Although intuitive and useful, beta comes with some restrictions. First, it is measured using historical returns and we know that history is not necessarily a good predictor for the future outcomes. Second, it is time-varying and depends on the methodology used to compute it as well as the time horizon. And third, it ignores other sources of risk that might not be captured by the market risk but nevertheless need to be taken into account (these risks can be systematic but they can also be non-systematic or company-specific).
measures extra returns above the benchmark
Alpha (α) is a measure of the extra returns above the benchmark (or what an asset pricing model predicts) that can be attributed to the fund manager’s abilities to pick stocks/assets. Production of alphas is a justification of active portfolio management as opposed to passive portfolio management (i.e. investing in an index). The fund managers though will charge for this level of excess returns through higher management fees.
Alphas can be separated into fund and security alphas. Fund alphas are derived from the difference between the fund’s returns and the benchmark (S&P 500, FTSE 100, etc.). Security alphas are derived from the difference between the security’s actual returns and what is predicted by an asset pricing model (such as CAPM).
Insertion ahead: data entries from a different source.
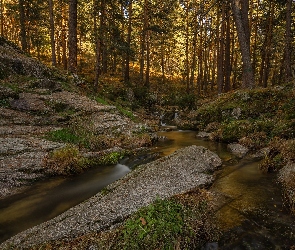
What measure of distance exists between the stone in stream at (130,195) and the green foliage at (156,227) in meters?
0.61

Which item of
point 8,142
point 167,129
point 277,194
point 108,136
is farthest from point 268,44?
point 8,142

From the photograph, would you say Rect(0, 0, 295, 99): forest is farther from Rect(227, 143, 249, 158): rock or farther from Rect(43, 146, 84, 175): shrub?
Rect(43, 146, 84, 175): shrub

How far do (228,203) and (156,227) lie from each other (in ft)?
8.71

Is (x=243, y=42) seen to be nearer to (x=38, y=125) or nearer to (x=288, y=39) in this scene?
(x=288, y=39)

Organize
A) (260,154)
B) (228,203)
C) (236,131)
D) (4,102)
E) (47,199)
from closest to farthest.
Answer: (228,203) → (47,199) → (260,154) → (4,102) → (236,131)

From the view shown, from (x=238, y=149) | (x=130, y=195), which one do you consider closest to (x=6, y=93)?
(x=130, y=195)

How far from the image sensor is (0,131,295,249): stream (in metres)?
4.86

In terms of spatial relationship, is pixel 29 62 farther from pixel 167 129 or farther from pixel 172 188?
pixel 172 188

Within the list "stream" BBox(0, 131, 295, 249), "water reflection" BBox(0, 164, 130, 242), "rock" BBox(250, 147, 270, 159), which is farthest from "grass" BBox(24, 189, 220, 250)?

Critics of alphas (or active portfolio management) argue that the computation of those is based on models, such as CAPM, that rely on lots of unrealistic assumptions. Therefore, those excess returns can merely be a compensation for extra source of risk taken by the investors. Also, the fact that fund managers produced alphas for certain years might be due to luck and not sound judgement in investing. Finally, alphas are all about past performance and as we know, this is not always a good predictor for future outcomes.
combines advantages from low cost passive investments with intelligent asset selection
A long standing debate in the finance profession is whether investors are better off with active or passive portfolio management. Active portfolio management can produce alphas (returns in excess of the benchmark or what is predicted by a model) but usually comes with higher management and performance fees. Passive portfolio management is basically investment in an index fund and thus the return received is the market return (i.e. return received is compensation for the beta of the market). Passive investing though comes with a lower cost, as opposed to active investing.
Smart beta can be thought of as combining advantages from both strategies (low cost of passive investing, with the intelligent asset selection of active investing). The way that this is done is by constructing indexes in alternative ways to the traditional market-capitalization based indices. These alternative ways can be based on factors such as volatility, liquidity, quality, value, size and momentum.